The French journalist explained years ago that “humor is essential for him.” John Daniel, one of Kundera’s great Parisian friends. Irony is at the core of his life, the idea that one cannot take the world seriously. Yet the end of Kundera’s life, his last years of lucidity, is marred by a true socialist story, a terrible story, perhaps false, perhaps true. He was accused, based on a police document, of having convicted a fellow university student in 1950, when Kundera was a staunch supporter of the USSR. This fellow ended up serving 14 years in prison.
The journalist from EL PAÍS Joseba Elola He traveled to the Czech Republic in 2008 to gather as much information as possible on the subject and wrote a great report titled ‘Three Czechs, a spy and a cheetahReading this text, it is impossible to know whether it is true, the researchers argued, or a lie, as Kundera emphasized in a public statement, supported by most of his friends. It is difficult, however, to ignore the existence of Document 624/1950 of the Czech police, which is A signed report from Officer Roske: “Today, at approximately 4:00 p.m., student Milan Kundera, born on 4-1-1929 in Brno, resides in the student residence on St. George VI in Prague 7….” Many believe that those The scandal cost him a Nobel Prize.
Can Kundera be prosecuted for something that happened when he was a young communist, after World War II and after the defeat of Nazism, at a time when you did not report someone you suspected of a very serious crime? For dictatorships, whistleblowing is an essential tool of repression and in Eastern Europe some countries, especially the German Democratic Republic and Romania, as well as the Czech Republic, have used all state power to recruit all whistleblowers they can. Jean Echenoz describes this atmosphere of terror in Being (anagram), a fictional biography of the Czech athlete Emil Zatopek.

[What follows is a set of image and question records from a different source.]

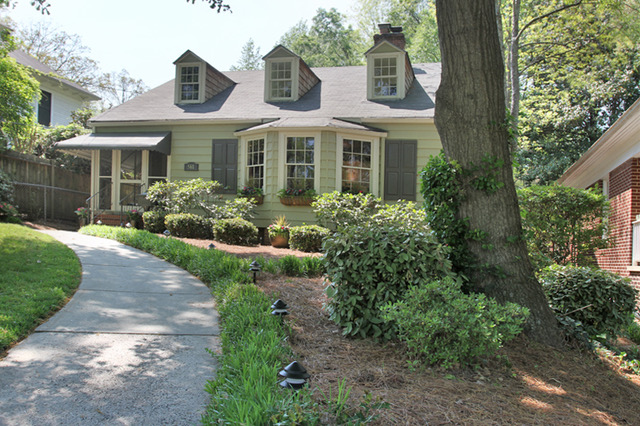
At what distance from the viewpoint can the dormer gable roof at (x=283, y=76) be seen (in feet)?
42.2

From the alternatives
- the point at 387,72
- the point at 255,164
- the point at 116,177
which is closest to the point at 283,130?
the point at 255,164

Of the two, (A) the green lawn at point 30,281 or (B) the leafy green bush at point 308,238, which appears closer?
(A) the green lawn at point 30,281

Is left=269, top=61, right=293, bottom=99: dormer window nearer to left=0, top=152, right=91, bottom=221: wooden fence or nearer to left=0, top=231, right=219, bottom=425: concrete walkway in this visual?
left=0, top=152, right=91, bottom=221: wooden fence

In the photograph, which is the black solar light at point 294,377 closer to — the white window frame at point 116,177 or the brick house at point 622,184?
the brick house at point 622,184

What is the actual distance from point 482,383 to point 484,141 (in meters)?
2.40

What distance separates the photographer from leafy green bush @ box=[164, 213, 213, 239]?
33.2 ft

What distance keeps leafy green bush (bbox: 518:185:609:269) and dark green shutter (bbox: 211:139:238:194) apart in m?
7.59

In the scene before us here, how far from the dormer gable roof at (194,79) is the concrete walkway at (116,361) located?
9.14 metres

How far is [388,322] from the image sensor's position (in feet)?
12.6

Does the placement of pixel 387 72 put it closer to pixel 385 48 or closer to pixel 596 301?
pixel 385 48

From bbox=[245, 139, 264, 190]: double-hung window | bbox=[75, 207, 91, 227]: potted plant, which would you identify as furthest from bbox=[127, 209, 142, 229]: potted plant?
bbox=[245, 139, 264, 190]: double-hung window

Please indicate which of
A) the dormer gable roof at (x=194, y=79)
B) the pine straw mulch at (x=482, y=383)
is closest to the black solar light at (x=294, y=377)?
the pine straw mulch at (x=482, y=383)

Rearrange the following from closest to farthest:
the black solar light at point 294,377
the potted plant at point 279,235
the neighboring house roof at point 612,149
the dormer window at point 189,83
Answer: the black solar light at point 294,377 < the neighboring house roof at point 612,149 < the potted plant at point 279,235 < the dormer window at point 189,83

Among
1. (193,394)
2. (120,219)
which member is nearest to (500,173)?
(193,394)
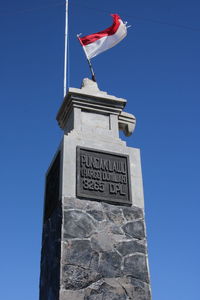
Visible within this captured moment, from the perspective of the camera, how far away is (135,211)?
6.55 metres

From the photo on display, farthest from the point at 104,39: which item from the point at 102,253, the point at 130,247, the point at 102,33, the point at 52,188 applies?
the point at 102,253

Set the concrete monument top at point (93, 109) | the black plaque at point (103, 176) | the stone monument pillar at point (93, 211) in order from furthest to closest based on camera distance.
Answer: the concrete monument top at point (93, 109) < the black plaque at point (103, 176) < the stone monument pillar at point (93, 211)

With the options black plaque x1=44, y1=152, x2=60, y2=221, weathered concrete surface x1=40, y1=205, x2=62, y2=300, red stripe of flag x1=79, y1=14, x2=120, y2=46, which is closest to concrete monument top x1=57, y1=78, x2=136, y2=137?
black plaque x1=44, y1=152, x2=60, y2=221

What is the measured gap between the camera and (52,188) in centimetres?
703

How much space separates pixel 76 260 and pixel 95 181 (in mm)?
1423

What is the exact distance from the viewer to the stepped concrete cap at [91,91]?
7.33 metres

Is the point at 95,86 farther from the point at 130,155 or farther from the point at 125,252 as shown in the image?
the point at 125,252

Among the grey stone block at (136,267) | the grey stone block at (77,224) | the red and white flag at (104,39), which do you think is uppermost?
the red and white flag at (104,39)

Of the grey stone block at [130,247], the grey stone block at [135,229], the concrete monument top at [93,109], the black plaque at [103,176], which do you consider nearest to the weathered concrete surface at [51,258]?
the black plaque at [103,176]

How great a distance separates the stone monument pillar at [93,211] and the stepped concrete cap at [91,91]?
2 centimetres

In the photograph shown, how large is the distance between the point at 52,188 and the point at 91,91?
77.5 inches

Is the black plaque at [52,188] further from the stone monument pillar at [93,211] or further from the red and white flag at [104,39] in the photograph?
the red and white flag at [104,39]

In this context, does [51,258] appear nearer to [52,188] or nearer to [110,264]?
[110,264]

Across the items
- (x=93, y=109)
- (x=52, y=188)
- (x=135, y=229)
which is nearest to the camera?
(x=135, y=229)
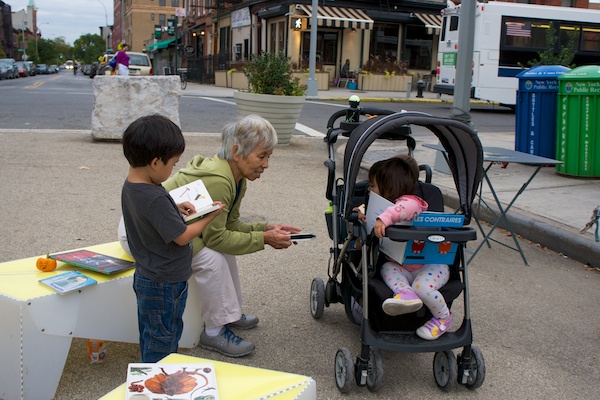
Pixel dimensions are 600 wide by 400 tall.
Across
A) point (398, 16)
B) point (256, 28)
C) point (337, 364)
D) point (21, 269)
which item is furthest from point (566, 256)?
point (256, 28)

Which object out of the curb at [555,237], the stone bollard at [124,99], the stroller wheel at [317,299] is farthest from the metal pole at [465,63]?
the stone bollard at [124,99]

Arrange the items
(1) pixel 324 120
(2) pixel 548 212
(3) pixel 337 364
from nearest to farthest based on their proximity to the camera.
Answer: (3) pixel 337 364, (2) pixel 548 212, (1) pixel 324 120

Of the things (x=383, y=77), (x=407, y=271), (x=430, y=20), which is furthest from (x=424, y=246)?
(x=430, y=20)

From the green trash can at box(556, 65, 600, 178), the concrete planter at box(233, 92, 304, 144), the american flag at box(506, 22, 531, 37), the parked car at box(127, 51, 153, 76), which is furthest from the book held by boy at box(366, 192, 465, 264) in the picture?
the parked car at box(127, 51, 153, 76)

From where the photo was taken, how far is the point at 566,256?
18.1 feet

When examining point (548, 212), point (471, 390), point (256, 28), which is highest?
point (256, 28)

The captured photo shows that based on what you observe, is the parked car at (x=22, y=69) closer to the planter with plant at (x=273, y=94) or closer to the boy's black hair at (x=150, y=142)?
the planter with plant at (x=273, y=94)

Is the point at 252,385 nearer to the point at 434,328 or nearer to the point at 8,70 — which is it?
the point at 434,328

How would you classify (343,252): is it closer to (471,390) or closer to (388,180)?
(388,180)

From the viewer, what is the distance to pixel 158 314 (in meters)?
2.88

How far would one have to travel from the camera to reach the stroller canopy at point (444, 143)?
10.7 ft

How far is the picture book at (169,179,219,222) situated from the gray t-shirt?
120 millimetres

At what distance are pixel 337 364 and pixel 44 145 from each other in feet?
26.2

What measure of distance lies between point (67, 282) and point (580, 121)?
23.1 ft
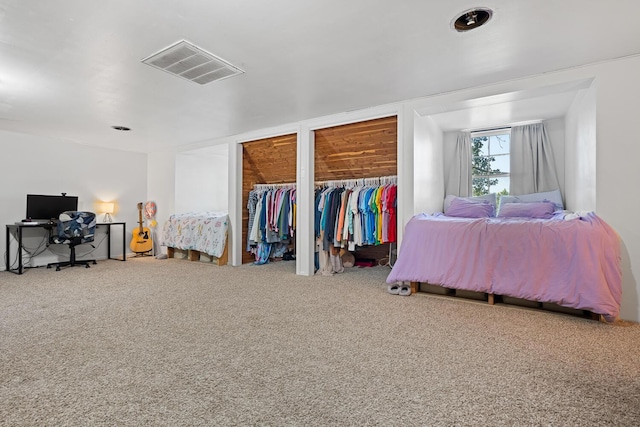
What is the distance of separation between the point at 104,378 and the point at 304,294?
1910 millimetres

A joke from the time says that if three Czechs met, the three would probably report on the others.
It is unfair and useless to judge from the present on a decision made at a difficult time, under a dictatorship. Whether this report is true or false does not change the greatness of Kundera, the novelist who knew how to use humor – like his teachers Cervantes or Rabelais– To talk about a world that does not make sense, and about a person who has learned to abandon his homelands and demand freedom as a supreme value at a time when many were willing to sell their ideas – and the world of others – for an idea. It is something that marked Europe’s past and could, unfortunately, define its present and future once again.